Net ecosystem CO2 exchange in the “Coeur de Voh” mangrove, New Caledonia: Effects of water stress on mangrove productivity in a semi-arid climate

• Mangrove-atmosphere CO2 exchanges were studied using an eddy-covariance system.
• Net ecosystem exchanges are affected by air temperature, VPD, PAR and tidal cycles.
• Water availability is a major controlling factor of CO2 fluxes in this dwarf mangrove.
• Monthly rainfall strongly affected monthly net ecosystem production.
• During rainy season, ecosystem respiration counterbalanced ecosystem photosynthesis.

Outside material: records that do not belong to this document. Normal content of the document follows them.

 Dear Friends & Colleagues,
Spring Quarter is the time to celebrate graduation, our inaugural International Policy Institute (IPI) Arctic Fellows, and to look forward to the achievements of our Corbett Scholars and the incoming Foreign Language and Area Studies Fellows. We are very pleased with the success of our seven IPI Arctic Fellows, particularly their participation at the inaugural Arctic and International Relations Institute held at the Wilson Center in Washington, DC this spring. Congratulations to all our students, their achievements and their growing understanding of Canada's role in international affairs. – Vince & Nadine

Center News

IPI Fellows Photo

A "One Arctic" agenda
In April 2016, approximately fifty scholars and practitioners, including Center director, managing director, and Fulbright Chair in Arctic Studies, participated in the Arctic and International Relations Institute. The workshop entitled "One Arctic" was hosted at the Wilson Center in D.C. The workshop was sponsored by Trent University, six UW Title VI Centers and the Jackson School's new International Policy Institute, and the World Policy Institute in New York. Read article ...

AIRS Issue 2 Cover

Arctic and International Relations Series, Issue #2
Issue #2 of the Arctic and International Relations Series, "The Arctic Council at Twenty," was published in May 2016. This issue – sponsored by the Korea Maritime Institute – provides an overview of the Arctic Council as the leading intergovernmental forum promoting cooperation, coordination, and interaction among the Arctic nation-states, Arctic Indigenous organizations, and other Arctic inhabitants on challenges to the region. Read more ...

In New Caledonia, a world-renowned mangrove, the “Coeur de Voh”, grows in a semi-arid climate and at a high elevation in the intertidal zone. Net CO2 exchange (NEE) between the Avicennia marina shrub mangrove and the atmosphere was studied using an eddy-covariance system. The NEE and its biophysical controls were investigated, and net ecosystem production (NEP) was determined for one year. The daytime NEE ranged from −10.7 μmol m−2 s−1 to +6.9 μmol m−2 s−1 and the nighttime NEE ranged from +0.38 μmol m −2 s−1 to +8.80 μmol m −2 s−1. Both minimum values of daytime NEE and maximum values of nighttime NEE were measured during the wet, and warm season. Solar radiation, temperature and vapor pressure deficit were the controlling factors of NEE variations on both diel and seasonal scales. Water availability from tides and rainfall appeared to be key factors driving mangrove productivity. The tidal cycle also had pronounced effects on the mangrove NEE. Our results suggest that submerged conditions during high tide decreased the ecosystem respiration contribution and may increase the rate of tree photosynthesis. The absence of flooding spanning a few days rapidly decreased the NEE, suggesting that the trees experience water stress. The NEP was significantly and negatively correlated with rainfall and showed high seasonal variation. During the wet season, the NEP was very low and even negative, whereas the ecosystem photosynthesis was the greatest of the year. Indeed, the low NEP during the wet season was related to a significant increase in ecosystem respiration, whereas the low NEP during the dry season was linked to a decrease in ecosystem photosynthesis due primarily to an absence of freshwater from rainfall and seawater from tides. We estimate that the annual NEP was 73.8 gC m−2 and may be lower if carbon tidal exports are significant. Consequently, the NEP of this dwarf mangrove in a semi-arid climate was much lower than that of mangroves in humid climates.